Papaz, Ahmet'i insanların yatığı dairenin tam merkezinde bulunan bir masaya yatırdı. Bazıları gelip Ahmet'in sağ bacağı ile de ilgilenmişlerdi. Ahmet rahatlamıştı, etrafındaki herkes sakindi. Belki de hastahanenin bu bölgesi güvenilirdi.
"Seni gördüğüme sevindim," dedi Ahmet. "O şeyler neydi?" diye sordu.
"Neyler, evladım?" diye sordu papaz.
"O uçan şeyler," dedi Ahmet. Sesinden korktuğu belli oluyordu.
"SPH," dedi papaz. Dizlerinin üzerine çökmüş kişilerden bazıları gülüyordu.
"O değil," diye bağırdı papaz. Ciddi ve sinirliydi. Sonra bir anda o sakin haline geri döndü.
"Ne demek?" diye sordu Ahmet.
Papaz onu sakinleştirmişti. "Fark eder mi?" diye sordu. Sonra, eli ile Ahmet'in etrafındaki adamların uzaklaşmasını işaret etti. "Şimdi her şey son bulacak. Sana bunu garanti ederim. Doğum gerçekleştirdi. Bunu sende gördün değil mi?" dedi, sakin bir ses tonuyla.
"Evet," dedi Ahmet. Ancak yeni doğmuş bir çocuğun onları nasıl kurtaracağını anlamamıştı.
Papaz, " Sadece karşılığını vermemiz gerekiyor. Biz karşılığını verdiğimizde bebek bizi kurtaracak," dedi. Sonra ellerini birleştirip bir şeyler fısıldamaya başladı. Ahmet söylediklerinin sadece bir kısmını anlayabiliyordu:
"Tanrım... bize onu gösterdiğin için... her zaman olduğu gibi kehanetin..."

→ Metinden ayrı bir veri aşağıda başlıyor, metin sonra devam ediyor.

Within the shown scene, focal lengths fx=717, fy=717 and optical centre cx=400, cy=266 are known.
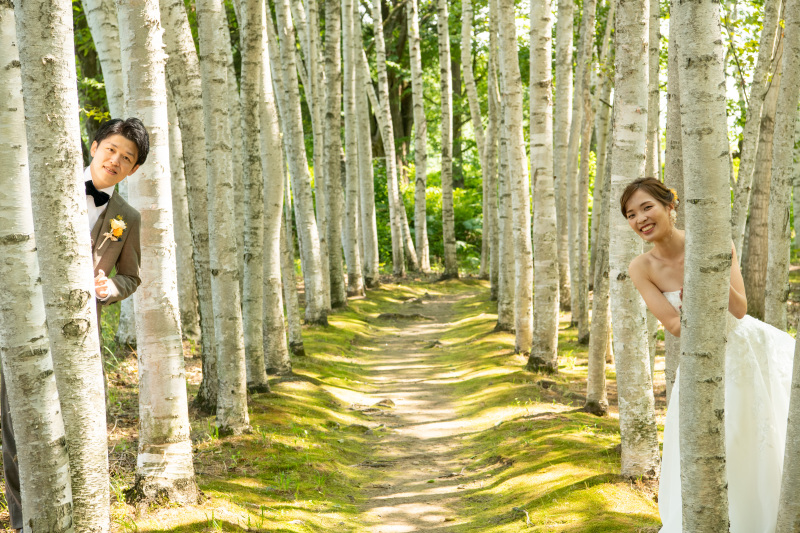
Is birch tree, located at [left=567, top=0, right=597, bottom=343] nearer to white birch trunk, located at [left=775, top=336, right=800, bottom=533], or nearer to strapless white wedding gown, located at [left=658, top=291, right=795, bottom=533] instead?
strapless white wedding gown, located at [left=658, top=291, right=795, bottom=533]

Ahmet dikkatle papazı dinledi. Konuşmanın sonuna gerilmeye başladı.
"Bize verdiğin kurtuluş yolu için bu kurbanımızı kabul et," dedi ve giysisinin kollarından bir bıçak çıkardı. Ahmet durumu anlamıştı; çocuğun doğuşuna karşılık teşekkür için verilen bir kurbandı kendisi. Papaz bıçağı hızla hareket ettirdi ancak Ahmet bir hareketle bıçaklanmaktan kurtuldu. Masada yuvarlanarak yere düştü. Ellerini ve sağlam ayağını kullanarak yerde süründü; olabildiğince hızlı bir şekilde papazdan uzaklaşmaya çalışıyordu.

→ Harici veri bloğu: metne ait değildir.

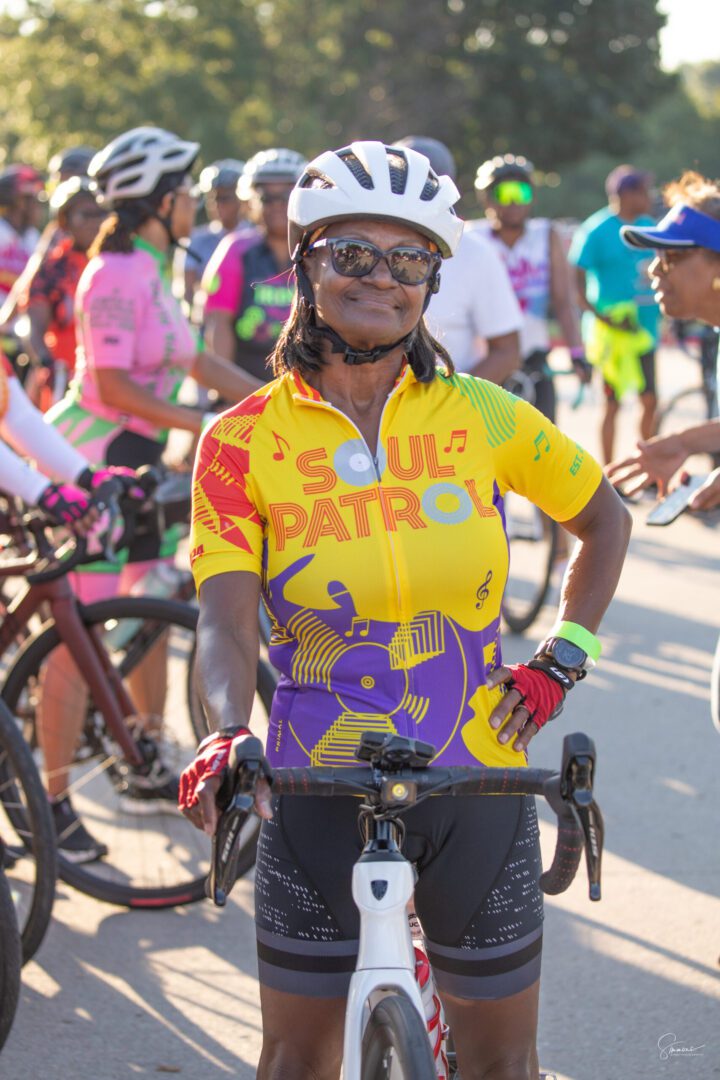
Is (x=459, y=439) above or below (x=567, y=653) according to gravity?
above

"Kaderinden kaçamazsın doktor," diye arkasından bağırdı papaz. "Tanrı bir canı öylesine vermez. Bu mucizevi doğumun karşılığında bir şey verilmelidir."
Ahmet ayağa kalkabilmişti. Topallayarak papazdan kaçmaya devam ediyordu.

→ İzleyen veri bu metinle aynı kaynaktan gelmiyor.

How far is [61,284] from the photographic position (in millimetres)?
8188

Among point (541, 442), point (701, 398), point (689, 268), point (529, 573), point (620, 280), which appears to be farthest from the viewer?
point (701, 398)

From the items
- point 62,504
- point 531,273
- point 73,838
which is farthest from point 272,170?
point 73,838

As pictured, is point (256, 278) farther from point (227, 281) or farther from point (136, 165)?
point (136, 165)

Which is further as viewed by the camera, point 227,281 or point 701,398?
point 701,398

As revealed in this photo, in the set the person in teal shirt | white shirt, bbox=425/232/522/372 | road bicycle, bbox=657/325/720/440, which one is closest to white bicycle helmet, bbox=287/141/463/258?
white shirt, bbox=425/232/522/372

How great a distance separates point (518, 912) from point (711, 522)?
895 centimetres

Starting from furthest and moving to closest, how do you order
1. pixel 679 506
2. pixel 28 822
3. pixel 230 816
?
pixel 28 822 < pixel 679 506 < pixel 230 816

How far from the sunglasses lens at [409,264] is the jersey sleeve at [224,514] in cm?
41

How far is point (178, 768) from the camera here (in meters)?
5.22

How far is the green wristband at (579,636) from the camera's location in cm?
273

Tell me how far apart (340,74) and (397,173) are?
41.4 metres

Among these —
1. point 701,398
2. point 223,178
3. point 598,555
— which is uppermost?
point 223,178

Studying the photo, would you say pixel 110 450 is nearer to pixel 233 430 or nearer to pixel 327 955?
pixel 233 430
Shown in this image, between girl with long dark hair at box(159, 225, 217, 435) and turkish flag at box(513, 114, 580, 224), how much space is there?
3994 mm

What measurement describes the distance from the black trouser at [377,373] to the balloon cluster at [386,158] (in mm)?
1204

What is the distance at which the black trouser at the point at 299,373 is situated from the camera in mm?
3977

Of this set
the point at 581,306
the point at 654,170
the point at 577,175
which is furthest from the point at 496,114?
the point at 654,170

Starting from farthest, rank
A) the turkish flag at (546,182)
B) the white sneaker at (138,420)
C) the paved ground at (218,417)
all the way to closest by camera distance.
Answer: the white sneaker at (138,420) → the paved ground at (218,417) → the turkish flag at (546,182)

"Kalkın kardeşlerim," dedi papaz ellerini yana doğru açarak. "Kalkın. Kaderimizi ve kurtuluşumuzu tamamlayın." Dizlerinin üzerindeki adamlar yerden kalktı ve yavaşça Ahmet'e doğru yürümeye başladı. Herkes aşırı derecede sakindi, hiç konuşmadan Ahmet'in etrafını sarıyordu. Ahmet kapıdan çıkmak istiyordu ancak birkaç kişinin kapıda bir bariyer oluşturduğunu gördü. Kalbi hızla çarpıyordu. Etrafına bakındı, bir kaçış yolu arıyordu. Ancak bulamadı. Umudunun tükendiğini düşünen Ahmet son saniye bir merdiven gördü. Merdiven üst kata çıkıyordu. Bu onun son şansıydı. Var gücü ile merdivene doğru koştu.
Sonraki olaylar tuhaftı. Kimse Ahmet'i takip etmek istemiyordu. Ahmet'in yukarı çıktığını görünce durmuşlardı. Papaz, Ahmet'in yukarıya gittiğini görünce. "Peki öyle olsun. Sen ölünce tamamlarım bu yolculuğu," dedi ve arkasını döndü. Az önce ne olmuştu? Kendisini öldürmek isteyen adamlar neden bir anda o yokmuş gibi davranmaya başlamıştı?